*Document passage*:
[Start of section]

Dissipation Equation of Motion Approach to Bath Polarization Dynamics and Nonlinear Bath Couplings

Topic: 
Dissipation Equation of Motion Approach to Bath Polarization Dynamics and Nonlinear Bath Couplings
Date & Time: 
Wednesday, September 20, 2017 - 11:00 to 12:00
Speaker: 
Ruixue Xu, University of Science and Technology of China
Location: 
Room 385, Geography Building, 3663 Zhongshan Road North, Shanghai

Abstract of the Talk
Quantum dissipation plays crucial roles in many fields of modern science. Almost all existing quantum dissipation theories, from the perturbative quantum master equations to the exact Feynman--Vernon influence functional path integral and its differential hierarchical equations of motion (HEOM) approaches, exploit the Gaussian-Wick's theorem in the bath thermodynamic statistics and assume un-polarized environments. Therefore only weakly perturbed environment is involved.

[End of section]

*Work to be completed*:
Copy out the whole seminar announcement on quantum dissipation word for word. The material that comes next is separate from the seminar announcement.

*Information supplied*:
[Start of section]

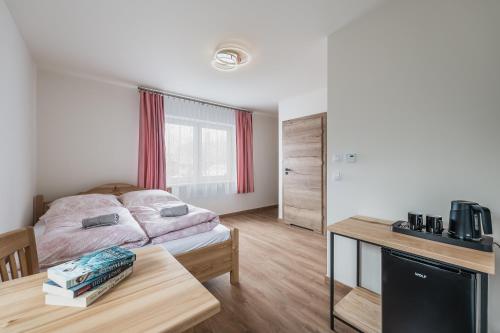 um quarto com uma cama e uma mesa num quarto em Willa Cichosza - wygodne i nowoczesne pokoje, 800m do centrum tuż przy szlakach pieszych i rowerowych oraz stokach narciarskich em Szczawnica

[End of section]

*Response to the exercise*:
Dissipation Equation of Motion Approach to Bath Polarization Dynamics and Nonlinear Bath Couplings

Topic: 
Dissipation Equation of Motion Approach to Bath Polarization Dynamics and Nonlinear Bath Couplings
Date & Time: 
Wednesday, September 20, 2017 - 11:00 to 12:00
Speaker: 
Ruixue Xu, University of Science and Technology of China
Location: 
Room 385, Geography Building, 3663 Zhongshan Road North, Shanghai

Abstract of the Talk
Quantum dissipation plays crucial roles in many fields of modern science. Almost all existing quantum dissipation theories, from the perturbative quantum master equations to the exact Feynman--Vernon influence functional path integral and its differential hierarchical equations of motion (HEOM) approaches, exploit the Gaussian-Wick's theorem in the bath thermodynamic statistics and assume un-polarized environments. Therefore only weakly perturbed environment is involved.